A factory that produces a non-reference type should return a value by default, and throw an exception if it fails to create the object. If not creating the object can be a normal result, return an optional<> value.

Smart pointer as argument to functions

void f( shared_ptr<widget> );

This function, when called, will have the shared_ptr copy-constructed, and destroyed on function exit. Ref count on shared_ptr is atomic shared variable, all read-modify-write is synchronized.

If we’re using the widget, we prefer to pass the object by value, *, or &, not by smart pointer.

Consider these:

void f( widget* );              (a)
void f( widget& );              (b)
void f( unique_ptr<widget> );   (c)
void f( unique_ptr<widget>& );  (d)
void f( shared_ptr<widget> );   (e)
void f( shared_ptr<widget>& );  (f)

(a) and (b) are preferred way to pass normal object parameters, and the pointer is not an “owning” raw pointer. In both case, the use of object is usually shorter than the lifetime of the object. Use (a) if we may pass NULL, otherwise use reference to object (b)

(c) is a sink, i.e. consume the object widget. By calling the function, object is moved from the caller to callee and takes ownership away from the caller. Any pointer can be converted to unique_ptr with explicit conversion but doing so will transfer ownership. Consider these:

void good_sink( unique_ptr<widget> p );

widget* pw = ... ; 
good_sink( unique_ptr<widget>{pw} );  // need explicit conversion: good

unique_ptr<widget> pw = ... ;
good_sink( move(pw) );       // compiles: crystal clear what's going on

The last example need explicit move() because we cannot pass a unique_ptr by value as another unique_ptr without explicitly showing our intention of transferring ownership. Or make it implicit in the function declaration to avoid calling move() every time:

void good_sink(unique_ptr<widget>&& p);

(d) should be used only when the function is supposed to take an existing unique_ptr and modify it to refer to a different object. Use a non-const unique_ptr& parameter only to modify the unique_ptr. And use widget* instead of const unique_ptr& as a parameter. Because it is unnecessary to ask the callee to manage widget’s lifetime as the caller already manages it. Also make the function not limited to unique_ptr.
=====
What this exercise asks:
**1.** Answer these questions using the passage on smart pointers as function arguments:
(a) When not creating the object can be a normal result, what kind of value should a factory return?
(b) Which parameter form should be used if NULL may be passed?
(c) What should be used as a parameter instead of const unique_ptr&?
**2.** Change "closest" to "nearest" in the entries, covering everything from the line containing "At what depth" down to the end of the entries, and leave all else unchanged. Return only those lines.
The passage on smart pointers and the entries after it are unrelated.

Stored records:
=====
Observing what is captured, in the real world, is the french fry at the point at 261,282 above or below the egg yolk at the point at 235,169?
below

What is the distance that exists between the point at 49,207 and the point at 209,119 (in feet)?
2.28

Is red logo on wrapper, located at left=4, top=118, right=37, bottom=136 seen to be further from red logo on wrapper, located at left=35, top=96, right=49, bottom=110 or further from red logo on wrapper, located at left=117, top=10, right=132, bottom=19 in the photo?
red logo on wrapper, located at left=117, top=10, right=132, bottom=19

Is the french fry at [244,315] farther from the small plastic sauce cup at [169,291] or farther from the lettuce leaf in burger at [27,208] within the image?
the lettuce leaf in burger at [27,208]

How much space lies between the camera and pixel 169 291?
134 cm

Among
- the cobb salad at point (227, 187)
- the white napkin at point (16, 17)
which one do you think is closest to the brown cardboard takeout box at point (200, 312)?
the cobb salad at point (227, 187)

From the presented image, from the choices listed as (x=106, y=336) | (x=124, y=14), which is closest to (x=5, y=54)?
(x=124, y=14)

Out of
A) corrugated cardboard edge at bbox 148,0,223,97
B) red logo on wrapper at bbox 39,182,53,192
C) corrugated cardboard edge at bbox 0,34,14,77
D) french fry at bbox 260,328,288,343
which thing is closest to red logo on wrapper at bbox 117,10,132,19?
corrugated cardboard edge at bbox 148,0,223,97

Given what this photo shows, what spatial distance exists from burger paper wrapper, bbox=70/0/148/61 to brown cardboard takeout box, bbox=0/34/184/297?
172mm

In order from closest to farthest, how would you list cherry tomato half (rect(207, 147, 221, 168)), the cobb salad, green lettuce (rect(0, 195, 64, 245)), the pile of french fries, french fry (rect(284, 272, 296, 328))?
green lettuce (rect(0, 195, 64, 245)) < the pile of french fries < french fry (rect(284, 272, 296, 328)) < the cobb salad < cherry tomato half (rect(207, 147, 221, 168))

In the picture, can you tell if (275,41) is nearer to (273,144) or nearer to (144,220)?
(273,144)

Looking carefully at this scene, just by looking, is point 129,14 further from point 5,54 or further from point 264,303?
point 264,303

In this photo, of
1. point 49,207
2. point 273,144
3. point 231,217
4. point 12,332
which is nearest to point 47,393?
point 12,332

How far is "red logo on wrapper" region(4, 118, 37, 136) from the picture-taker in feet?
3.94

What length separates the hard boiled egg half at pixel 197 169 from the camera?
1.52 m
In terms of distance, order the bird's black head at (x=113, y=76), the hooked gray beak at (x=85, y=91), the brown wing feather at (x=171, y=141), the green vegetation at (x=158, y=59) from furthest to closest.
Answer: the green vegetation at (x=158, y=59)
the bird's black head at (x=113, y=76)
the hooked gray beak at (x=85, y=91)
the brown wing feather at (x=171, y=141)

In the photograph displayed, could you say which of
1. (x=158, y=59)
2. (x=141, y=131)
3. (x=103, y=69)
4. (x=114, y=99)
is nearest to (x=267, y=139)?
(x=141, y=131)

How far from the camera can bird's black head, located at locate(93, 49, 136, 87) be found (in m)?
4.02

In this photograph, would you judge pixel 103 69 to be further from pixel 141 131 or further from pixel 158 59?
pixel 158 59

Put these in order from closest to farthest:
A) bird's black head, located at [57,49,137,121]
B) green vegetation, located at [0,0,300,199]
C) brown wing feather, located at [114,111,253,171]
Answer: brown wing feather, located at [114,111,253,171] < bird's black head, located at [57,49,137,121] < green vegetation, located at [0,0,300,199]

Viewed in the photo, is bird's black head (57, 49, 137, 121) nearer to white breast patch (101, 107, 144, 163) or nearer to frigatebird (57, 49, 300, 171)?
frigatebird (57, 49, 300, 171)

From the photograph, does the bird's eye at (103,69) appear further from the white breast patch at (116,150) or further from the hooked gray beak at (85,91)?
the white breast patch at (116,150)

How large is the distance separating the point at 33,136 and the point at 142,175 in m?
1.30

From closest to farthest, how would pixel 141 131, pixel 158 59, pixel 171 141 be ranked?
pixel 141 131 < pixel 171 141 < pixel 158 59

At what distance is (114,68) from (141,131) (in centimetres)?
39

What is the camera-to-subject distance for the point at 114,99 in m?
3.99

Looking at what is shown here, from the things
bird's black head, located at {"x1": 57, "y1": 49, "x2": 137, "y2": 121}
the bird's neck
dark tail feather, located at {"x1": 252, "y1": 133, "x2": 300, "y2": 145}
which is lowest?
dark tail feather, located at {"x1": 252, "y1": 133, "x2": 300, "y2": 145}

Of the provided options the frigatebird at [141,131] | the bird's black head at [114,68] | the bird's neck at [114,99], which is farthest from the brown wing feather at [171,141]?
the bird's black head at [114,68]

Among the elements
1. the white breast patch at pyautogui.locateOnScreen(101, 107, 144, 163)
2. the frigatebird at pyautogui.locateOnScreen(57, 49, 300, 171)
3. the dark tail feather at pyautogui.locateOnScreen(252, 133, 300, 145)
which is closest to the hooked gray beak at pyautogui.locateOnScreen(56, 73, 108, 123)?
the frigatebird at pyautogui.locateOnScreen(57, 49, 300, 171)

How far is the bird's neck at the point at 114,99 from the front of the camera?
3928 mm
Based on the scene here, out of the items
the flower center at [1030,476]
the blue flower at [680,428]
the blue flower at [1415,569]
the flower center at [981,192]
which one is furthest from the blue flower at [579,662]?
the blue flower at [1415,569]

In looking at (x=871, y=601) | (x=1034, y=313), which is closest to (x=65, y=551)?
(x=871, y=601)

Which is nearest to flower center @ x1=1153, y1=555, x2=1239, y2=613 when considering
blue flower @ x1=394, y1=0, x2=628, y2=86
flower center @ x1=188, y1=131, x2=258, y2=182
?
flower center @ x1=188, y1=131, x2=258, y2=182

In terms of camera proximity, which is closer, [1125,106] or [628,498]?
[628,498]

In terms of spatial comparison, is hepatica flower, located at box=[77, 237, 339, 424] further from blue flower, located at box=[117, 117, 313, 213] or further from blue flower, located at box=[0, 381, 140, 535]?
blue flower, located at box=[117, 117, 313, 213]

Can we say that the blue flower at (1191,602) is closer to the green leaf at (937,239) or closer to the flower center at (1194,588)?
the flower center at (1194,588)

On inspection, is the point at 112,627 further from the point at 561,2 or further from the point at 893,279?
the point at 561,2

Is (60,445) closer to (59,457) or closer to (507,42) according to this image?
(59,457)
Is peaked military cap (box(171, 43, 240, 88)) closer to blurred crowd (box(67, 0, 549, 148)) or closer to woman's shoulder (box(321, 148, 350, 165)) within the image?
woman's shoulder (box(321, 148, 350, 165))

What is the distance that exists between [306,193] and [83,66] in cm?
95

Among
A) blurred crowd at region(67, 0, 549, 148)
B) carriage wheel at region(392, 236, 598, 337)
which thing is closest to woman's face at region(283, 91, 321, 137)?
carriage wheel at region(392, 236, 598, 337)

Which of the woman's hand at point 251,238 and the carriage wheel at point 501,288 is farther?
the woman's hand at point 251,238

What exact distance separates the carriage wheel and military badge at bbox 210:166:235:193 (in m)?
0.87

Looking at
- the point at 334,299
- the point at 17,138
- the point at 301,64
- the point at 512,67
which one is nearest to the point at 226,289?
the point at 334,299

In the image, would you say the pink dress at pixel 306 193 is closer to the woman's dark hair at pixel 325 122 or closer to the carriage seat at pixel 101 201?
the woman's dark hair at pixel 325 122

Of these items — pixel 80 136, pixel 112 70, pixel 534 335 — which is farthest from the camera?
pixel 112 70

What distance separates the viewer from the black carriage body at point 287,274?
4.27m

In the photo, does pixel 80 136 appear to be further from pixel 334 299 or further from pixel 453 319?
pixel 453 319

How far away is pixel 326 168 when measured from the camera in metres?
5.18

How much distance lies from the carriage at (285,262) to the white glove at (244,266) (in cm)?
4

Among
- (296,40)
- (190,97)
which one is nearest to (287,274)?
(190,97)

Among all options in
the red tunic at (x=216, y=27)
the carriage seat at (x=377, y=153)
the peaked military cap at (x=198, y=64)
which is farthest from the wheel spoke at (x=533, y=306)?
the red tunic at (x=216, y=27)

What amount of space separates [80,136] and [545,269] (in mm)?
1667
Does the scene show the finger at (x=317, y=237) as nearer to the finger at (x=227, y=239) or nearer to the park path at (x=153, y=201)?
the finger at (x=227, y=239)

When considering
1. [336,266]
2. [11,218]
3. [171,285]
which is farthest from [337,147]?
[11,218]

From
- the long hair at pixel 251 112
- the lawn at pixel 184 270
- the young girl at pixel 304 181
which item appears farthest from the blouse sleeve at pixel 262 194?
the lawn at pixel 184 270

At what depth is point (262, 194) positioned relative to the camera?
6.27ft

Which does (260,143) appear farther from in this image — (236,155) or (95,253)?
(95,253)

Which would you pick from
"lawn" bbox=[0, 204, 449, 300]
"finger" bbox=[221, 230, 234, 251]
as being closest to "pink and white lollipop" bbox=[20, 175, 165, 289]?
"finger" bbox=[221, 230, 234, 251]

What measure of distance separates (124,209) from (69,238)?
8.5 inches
=====
Results for each task:
**1.**
(a) An optional<> value.
(b) Form (a), void f( widget* );
(c) widget*

**2.**
At what depth is point (262, 194) positioned relative to the camera?
6.27ft

Which does (260,143) appear farther from in this image — (236,155) or (95,253)?
(95,253)

Which would you pick from
"lawn" bbox=[0, 204, 449, 300]
"finger" bbox=[221, 230, 234, 251]
as being nearest to "pink and white lollipop" bbox=[20, 175, 165, 289]?
"finger" bbox=[221, 230, 234, 251]

What measure of distance separates (124,209) from (69,238)?
8.5 inches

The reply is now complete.